Dataset entries:

☆ ☆ ☆ ☆ ☆ ☆ ☆

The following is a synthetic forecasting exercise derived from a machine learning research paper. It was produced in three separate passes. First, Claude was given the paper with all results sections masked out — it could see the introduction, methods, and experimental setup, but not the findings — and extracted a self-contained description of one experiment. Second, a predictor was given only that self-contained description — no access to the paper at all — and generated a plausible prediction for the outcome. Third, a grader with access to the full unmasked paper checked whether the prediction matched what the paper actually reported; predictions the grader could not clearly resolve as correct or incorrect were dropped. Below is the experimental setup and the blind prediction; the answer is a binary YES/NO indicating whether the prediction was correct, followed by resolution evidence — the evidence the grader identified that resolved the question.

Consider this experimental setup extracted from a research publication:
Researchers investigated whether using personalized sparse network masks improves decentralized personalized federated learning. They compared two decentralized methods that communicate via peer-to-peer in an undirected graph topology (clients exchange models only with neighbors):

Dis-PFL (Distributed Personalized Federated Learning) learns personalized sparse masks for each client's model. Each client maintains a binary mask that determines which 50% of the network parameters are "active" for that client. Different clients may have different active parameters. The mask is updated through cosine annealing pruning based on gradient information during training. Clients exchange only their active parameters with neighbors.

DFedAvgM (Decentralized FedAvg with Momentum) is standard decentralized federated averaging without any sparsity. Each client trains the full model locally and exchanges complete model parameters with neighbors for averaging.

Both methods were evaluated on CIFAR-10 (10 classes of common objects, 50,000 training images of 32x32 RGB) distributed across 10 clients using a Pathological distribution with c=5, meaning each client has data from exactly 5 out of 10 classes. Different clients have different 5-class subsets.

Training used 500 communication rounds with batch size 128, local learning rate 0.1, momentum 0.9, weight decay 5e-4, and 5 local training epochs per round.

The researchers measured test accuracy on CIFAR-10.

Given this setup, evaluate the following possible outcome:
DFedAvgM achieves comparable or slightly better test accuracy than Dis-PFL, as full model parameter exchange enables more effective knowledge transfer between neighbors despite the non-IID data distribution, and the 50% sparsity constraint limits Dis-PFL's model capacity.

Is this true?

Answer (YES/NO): YES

☆ ☆ ☆ ☆ ☆ ☆ ☆

- Task to complete
Collect each line above holding the string "decentralized".

- Solution to this task
Researchers investigated whether using personalized sparse network masks improves decentralized personalized federated learning. They compared two decentralized methods that communicate via peer-to-peer in an undirected graph topology (clients exchange models only with neighbors):
DFedAvgM (Decentralized FedAvg with Momentum) is standard decentralized federated averaging without any sparsity. Each client trains the full model locally and exchanges complete model parameters with neighbors for averaging.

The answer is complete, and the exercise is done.